Muttergottes, ich denke daran, wie dich damals die Menschen so schmählich verlassen,
als du nach Bethlehem mußtest gehn, um dich anschreiben zu lassen.
In diesem Jahr, so bitt ich dich, kehr ein bei uns, in unserem Schützengraben
sollst du den besten und wärmsten Unterstand haben.

Auch braucht der heilige Joseph sich nicht um Essen und Trinken zu sorgen,
denn unsere Küche und die Feldpost kommen am frühesten Morgen.
Alles, was wir haben, wollen wir euch so gerne geben,
wir stellen eine Wache vor eure Tür und schützen euch mit unserem Leben.

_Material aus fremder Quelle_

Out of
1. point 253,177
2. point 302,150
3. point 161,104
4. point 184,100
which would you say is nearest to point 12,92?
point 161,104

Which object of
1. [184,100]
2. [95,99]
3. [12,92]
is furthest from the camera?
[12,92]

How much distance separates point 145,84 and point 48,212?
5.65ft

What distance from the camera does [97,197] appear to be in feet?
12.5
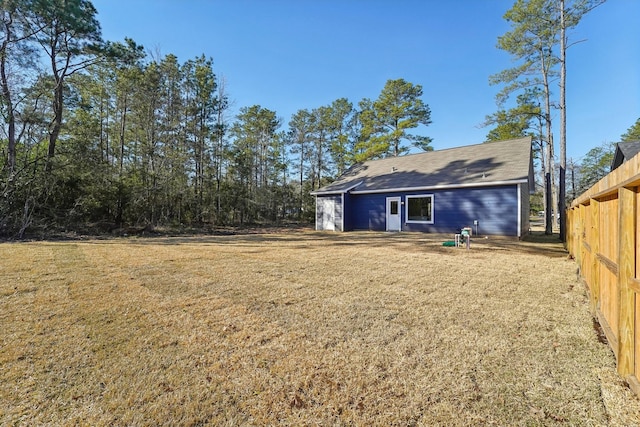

Das werden wir tun, du brauchst keine Angst vor uns zu haben,
wir sterben für unsere Frauen, lieben unsere Mütter und beten für unsere Knaben,
wir leben ja immer und ganz in deinem heiligen Gottessohne,
auch unsere Seele trägt der Liebe schmerzliche Dornenkrone.

Wir hassen nichts mehr, kennen keinen Neid, wissen nichts mehr von Wollust und elenden Lügen,
uns kann der Teufel nicht mehr mit höllischen Listen betrügen,
wenn wir auch singend unsere Feinde töten, die wir wie böse Brüder lieben –
es ist deines Sohnes Gebot. Auch sind wir Gott sonst nichts schuldig geblieben.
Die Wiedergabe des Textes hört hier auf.